Following expiration of the applicable waiting period under the Hart-Scott-Rodino Antitrust Improvements Act of 1976, Liberty will be entitled to elect two nominees to the Company’s board of directors. Barnes & Noble has agreed to expand its board to eleven members and both parties have agreed that Liberty’s two nominees to the Company’s board of directors will be Gregory B. Maffei, President and Chief Executive Officer of Liberty and Mark D. Carleton, Senior Vice President of Liberty.

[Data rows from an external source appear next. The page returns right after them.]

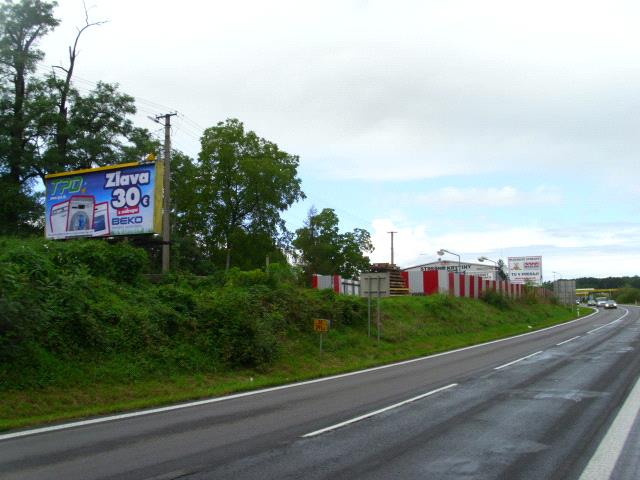 341016 Billboard, Lučenec (medzinárodný cestný ťah Rimavská Sobota - Zvolen )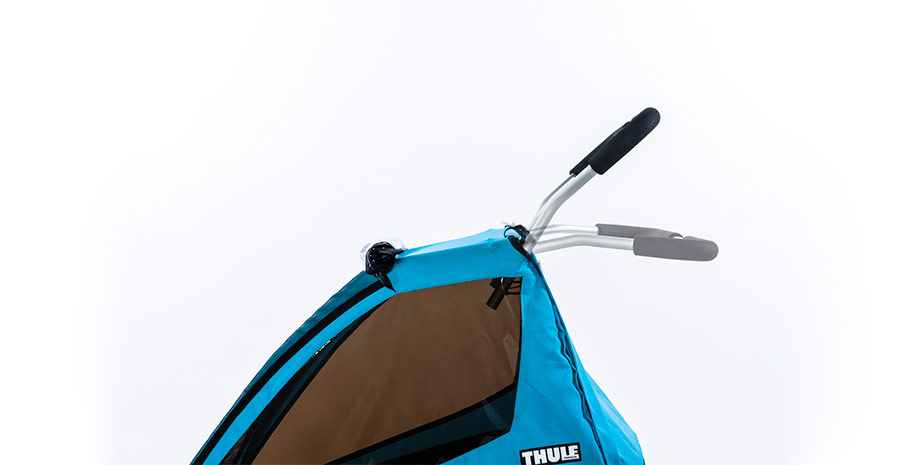 Велоприцеп Thule Chariot Coaster XT  10101806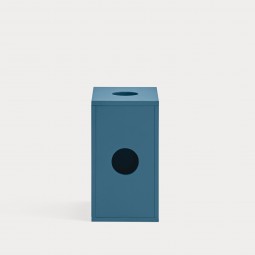 Cajón Wally MDF Azul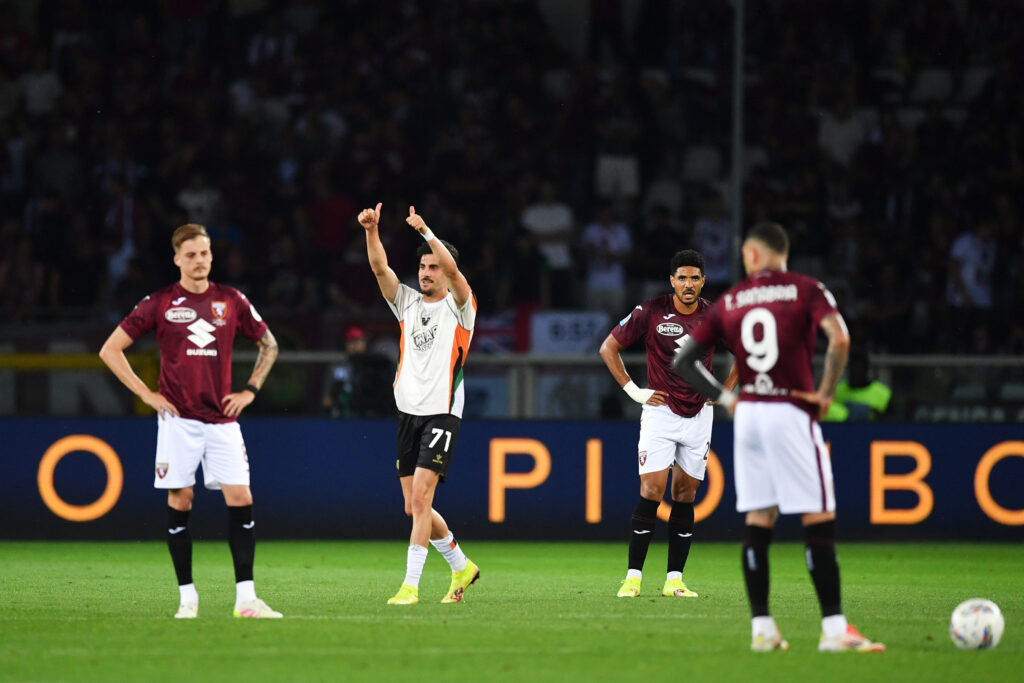 Torino v Venezia - Serie A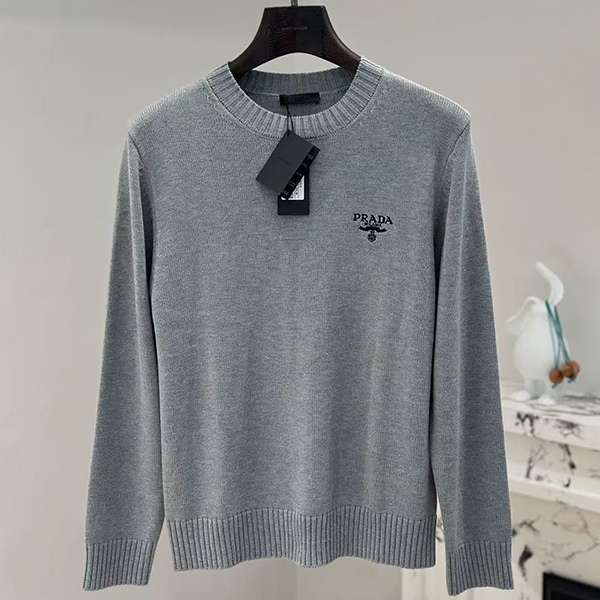 프라다 남성 니트-5109
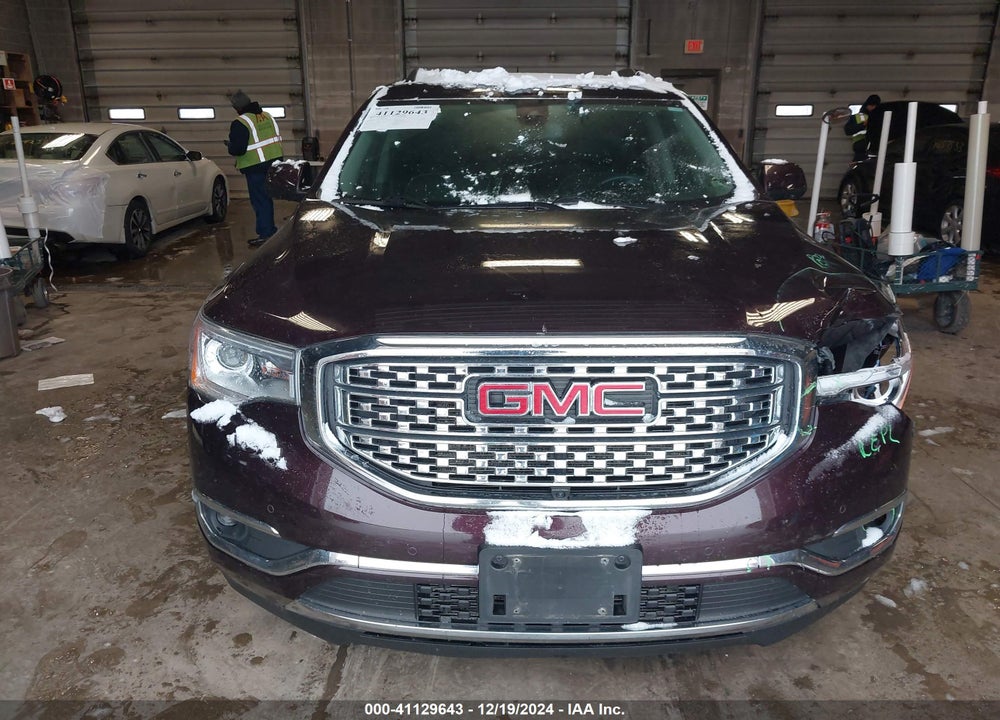 2017 GMC ACADIA DENALI VIN: 1GKKNXLS9HZ319182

The convertible preferred stock will also be entitled to vote on matters submitted to the Company’s shareholders on an as-converted basis following the later of the expiration of the waiting period and the completion of the Company’s 2011 annual meeting of shareholders.

The Company will file the investment agreement and associated terms of the preferred stock on a Current Report on Form 8-K to which investors should refer for additional detail on the terms of the preferred stock and the investment.

About Barnes & Noble, Inc.
Barnes & Noble, Inc. (NYSE:BKS), the world’s largest bookseller and a Fortune 500 company, operates 705 bookstores in 50 states. Barnes & Noble College Booksellers, LLC, a wholly-owned subsidiary of Barnes & Noble, also operates 636 college bookstores serving over 4.6 million students and faculty members at colleges and universities across the United States. Barnes & Noble conducts its online business through Barnes & Noble.com (www.bn.com), one of the Web’s largest e-commerce sites, which also features more than two million titles in its NOOK Bookstore(TM) (www.bn.com/ebooks). Through Barnes & Noble’s NOOK(TM) eReading product offering, customers can buy and read eBooks on the widest range of platforms, including NOOK eBook Readers, devices from partner companies, and hundreds of the most popular mobile and computing devices using free NOOK software.